Now, this Bergson-Samuelson seems pretty unusable. What do we learn that we don’t know from a naive Pareto property? Here are two great insights. First, choose any social welfare function from the set we have constructed above. Let individuals have non-identical utility functions. In general, there is no social welfare function which is maximized by always keeping every individual’s income identical in all states of the world! The proof of this is very easy if we use Harsanyi’s extension of Bergson-Samuelson: if agents are Expected Utility maximizers, than any B-S social welfare function can be written as the weighted linear combination of individual utility functions. As relative prices or the social production possibilities frontier changes, the weights are constant, but the individual marginal utilities are (generically) not. Hence if it was socially optimal to endow everybody with equal income before the relative price change, it (generically) is not later, no matter which Pareto-respecting measure of social welfare your society chooses to use! That is, I think, an astounding result for naive egalitarianism.

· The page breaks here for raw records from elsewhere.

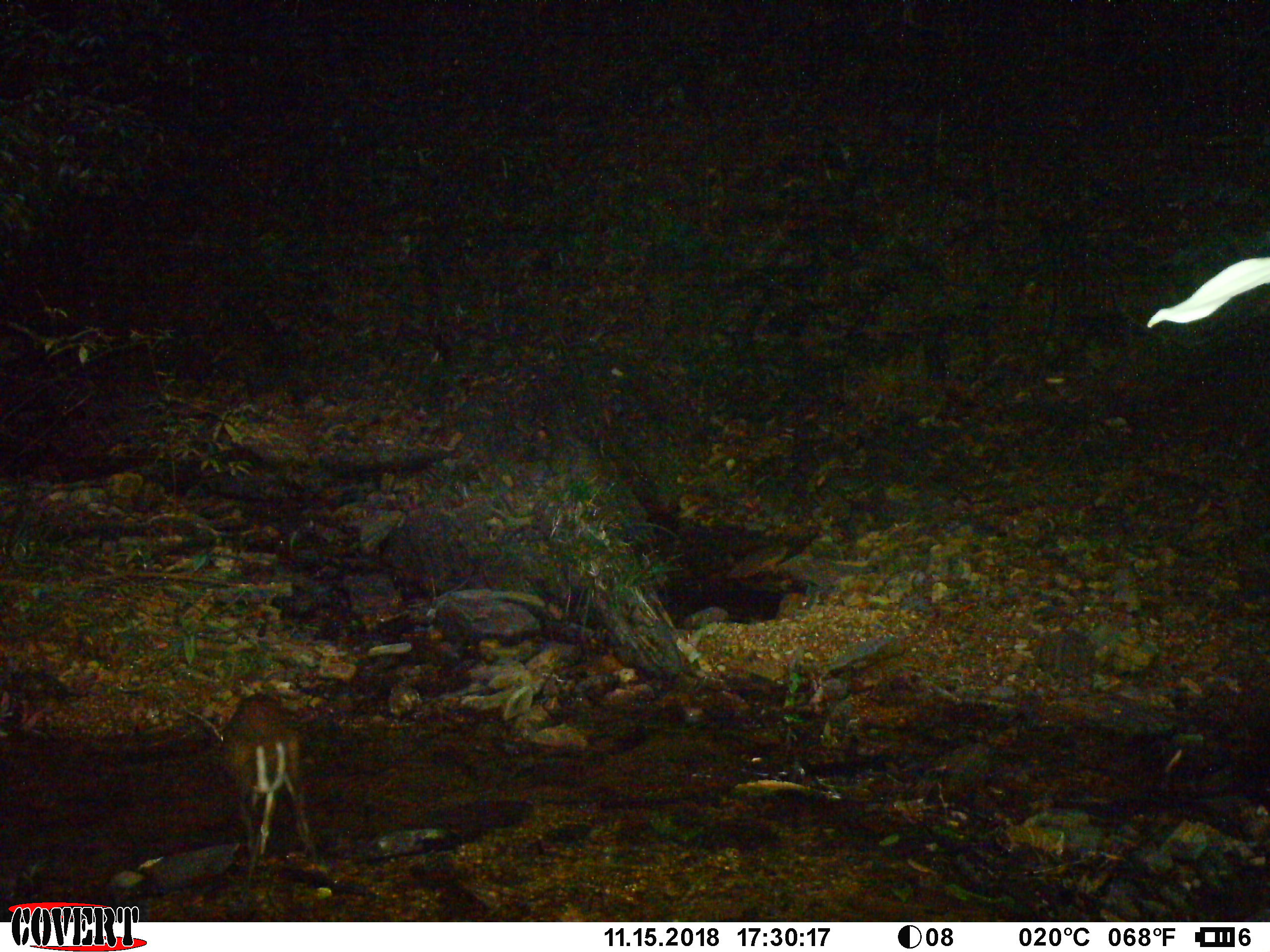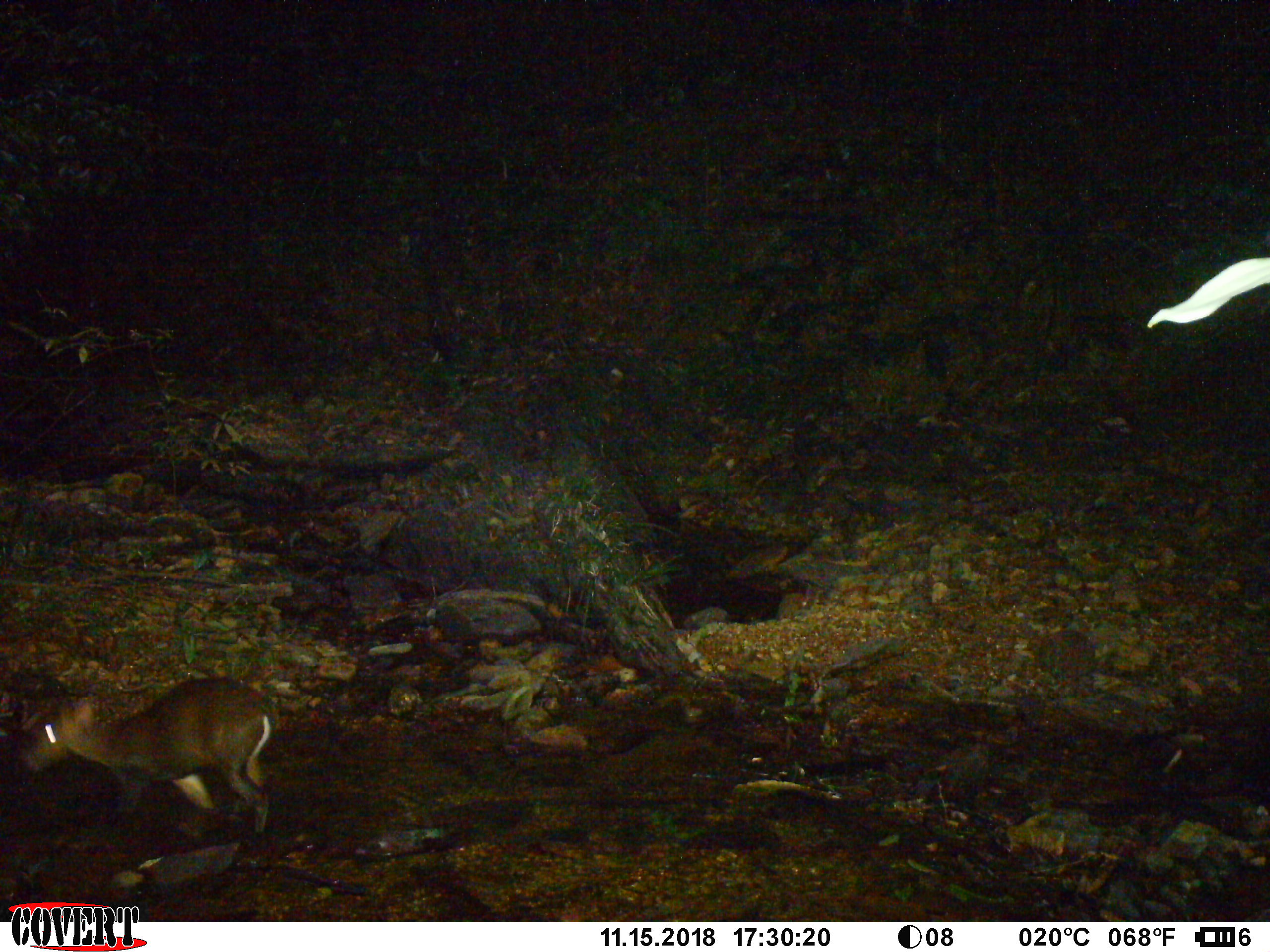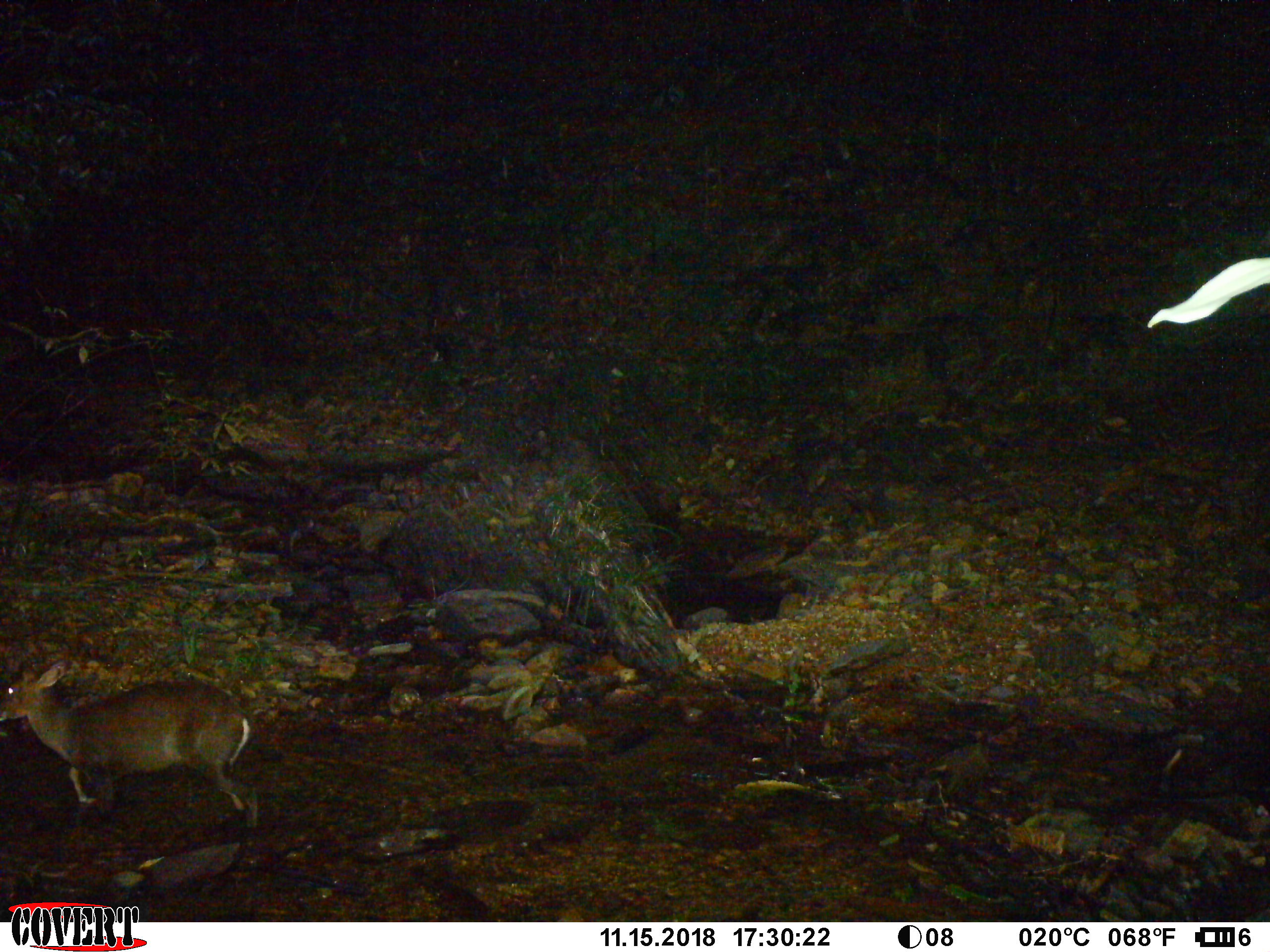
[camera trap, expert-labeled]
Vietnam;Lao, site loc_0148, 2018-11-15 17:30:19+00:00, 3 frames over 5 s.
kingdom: Animalia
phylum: Chordata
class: Mammalia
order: Artiodactyla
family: Cervidae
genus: Muntiacus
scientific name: Muntiacus rooseveltorum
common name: roosevelt's muntjac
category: roosevelts muntjac group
Roosevelts muntjac group (roosevelt's muntjac) (Muntiacus rooseveltorum). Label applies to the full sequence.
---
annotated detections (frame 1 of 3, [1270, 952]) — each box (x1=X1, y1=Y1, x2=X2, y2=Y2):
roosevelts muntjac group: (x1=220, y1=692, x2=316, y2=869)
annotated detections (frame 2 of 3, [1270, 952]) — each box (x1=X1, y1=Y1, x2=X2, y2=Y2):
roosevelts muntjac group: (x1=26, y1=674, x2=276, y2=839)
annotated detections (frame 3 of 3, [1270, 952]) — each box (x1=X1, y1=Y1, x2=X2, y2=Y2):
roosevelts muntjac group: (x1=0, y1=659, x2=259, y2=828)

Here’s a second one. Surely any good economist knows policies should be evaluated according to cost-benefit analysis. If, for instance, the summed willingness-to-pay for a public good exceeds the cost of the public good, then society should buy it. When, however, does a B-S social welfare function allow us to make such an inference? Generically, such an inference is only possible if the distribution of income is itself socially optimal, since willingness-to-pay depends on the individual budget constraints. Indeed, even if demand estimation or survey evidence suggests that there is very little willingness-to-pay for a public good, society may wish to purchase the good. This is true even if the underlying basis for choosing the particular social welfare function we use has nothing at all to do with equity, and further since the B-S social welfare function respects individual preferences via the Paretian criterion, the reason we build the public good also has nothing to do with paternalism. Results of this type are just absolutely fundamental to policy analysis, and are not at all made irrelevant by the impossibility results which followed Arrow’s theorem.

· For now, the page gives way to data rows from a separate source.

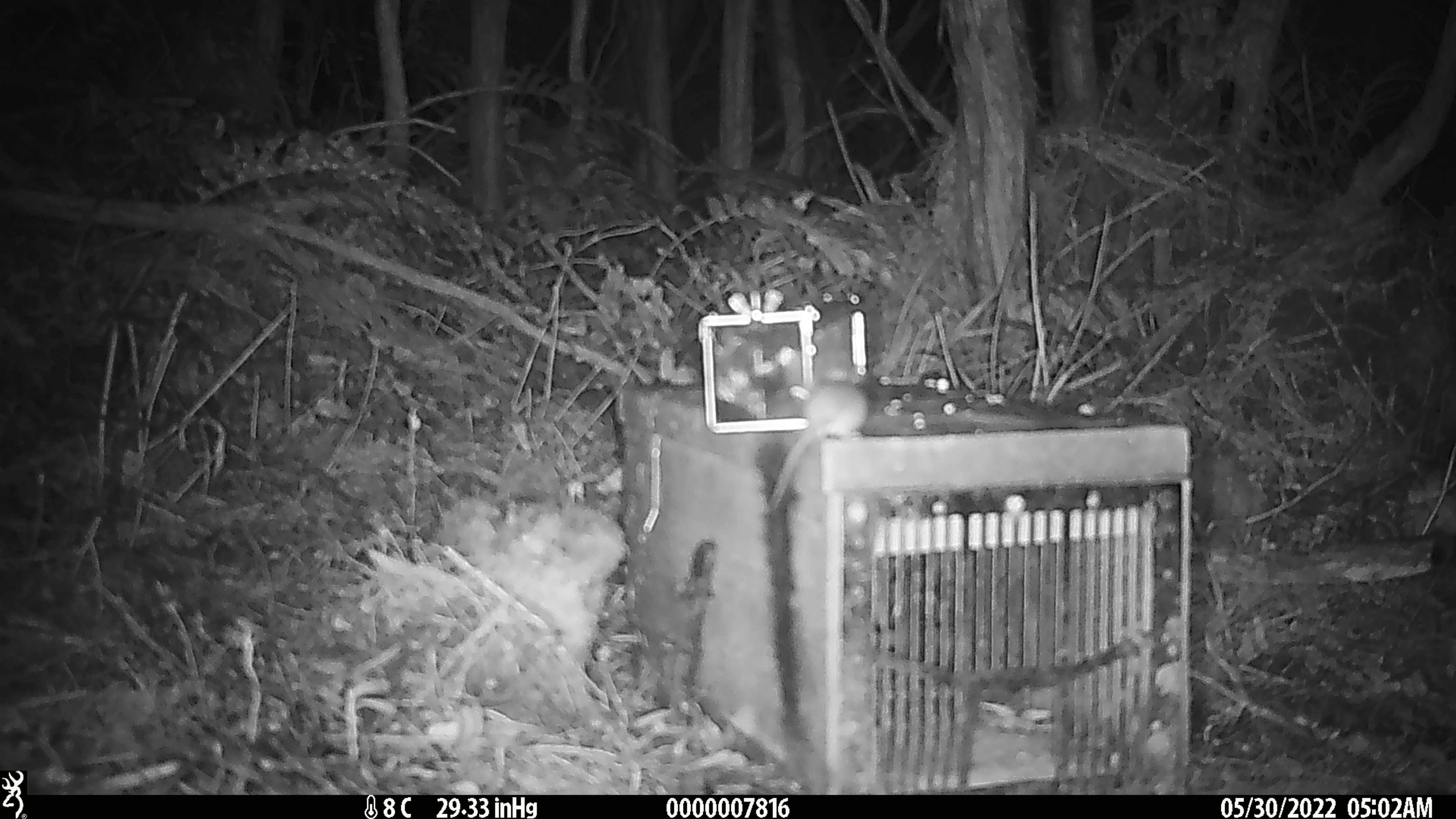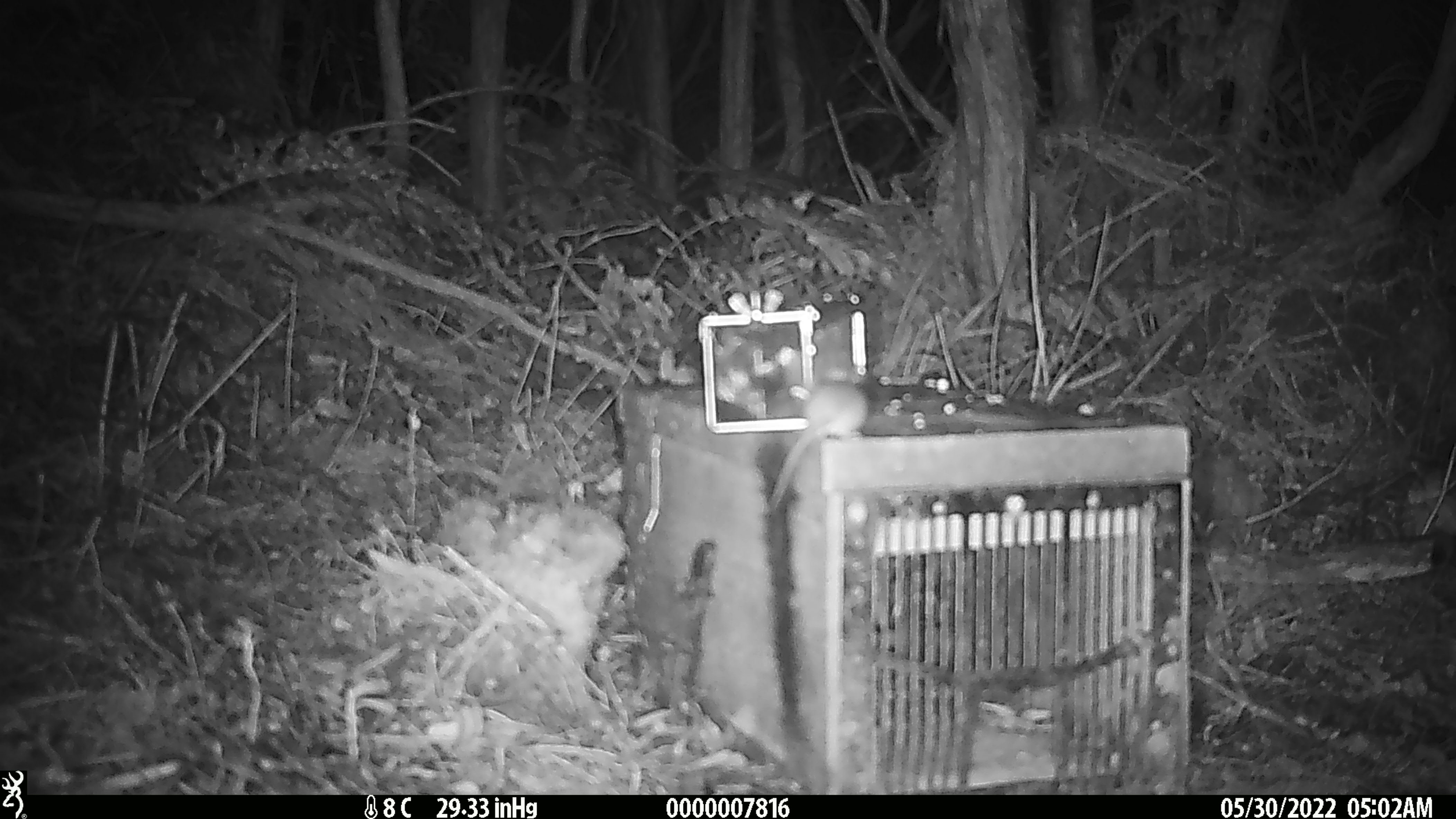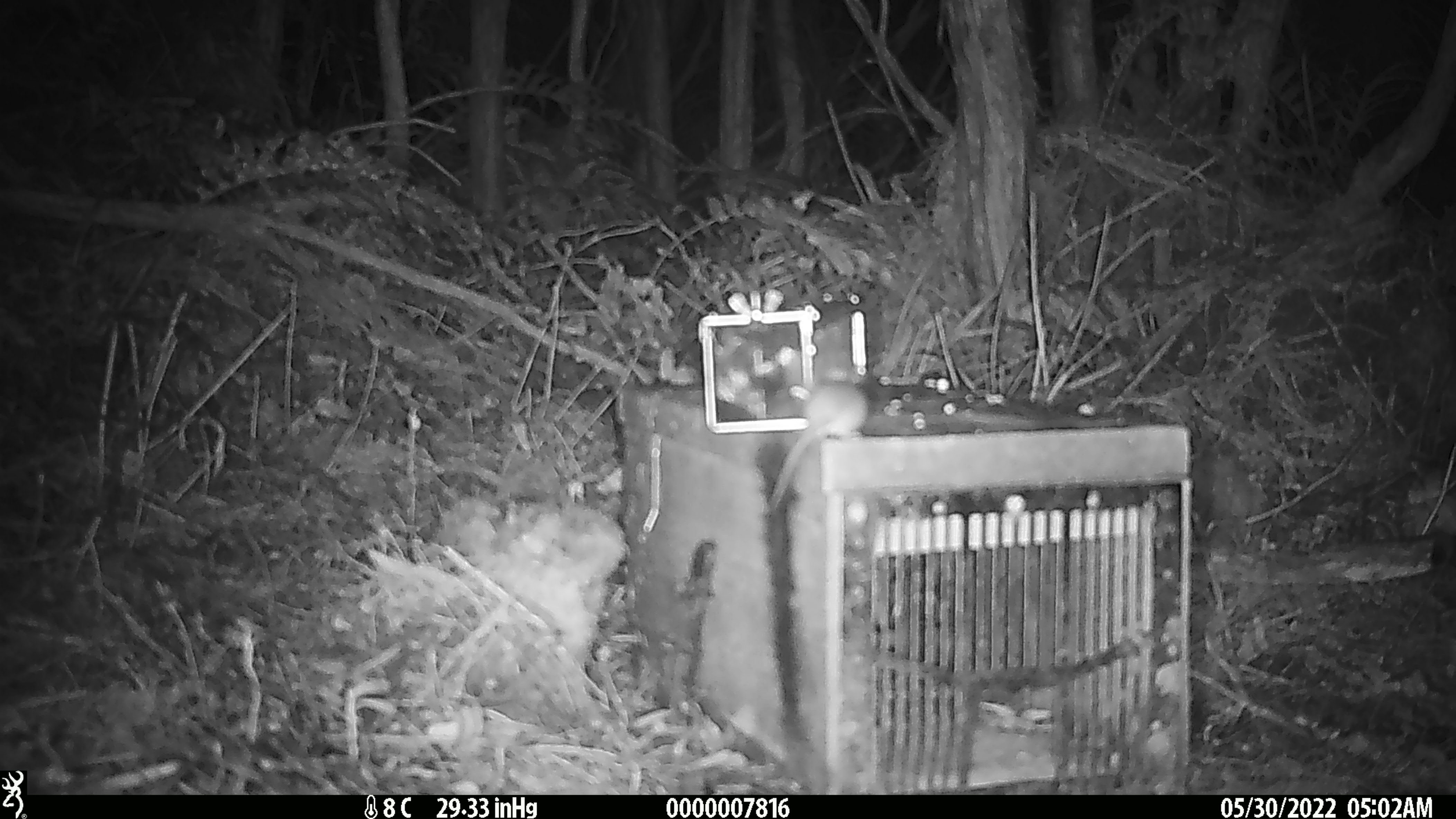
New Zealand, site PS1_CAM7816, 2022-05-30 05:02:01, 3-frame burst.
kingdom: Animalia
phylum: Chordata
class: Mammalia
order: Rodentia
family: Muridae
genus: Mus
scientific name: Mus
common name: mouse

This is a book chapter, so I’m afraid I don’t have an online version. The book is here. Arrow is amazingly still publishing at the age of 91; he had an interesting article with the underrated Partha Dasgupta in the EJ a couple years back. People claim that relative consumption a la Veblen matters in surveys. Yet it is hard to find such effects in the data. Why is this? Assume I wish to keep up with the Joneses when I move to a richer place. If I increase consumption today, I am decreasing savings, which decreases consumption even more tomorrow. How my desire to change consumption today if I have richer peers then depends on that dynamic tradeoff, which Arrow and Dasgupta completely characterize.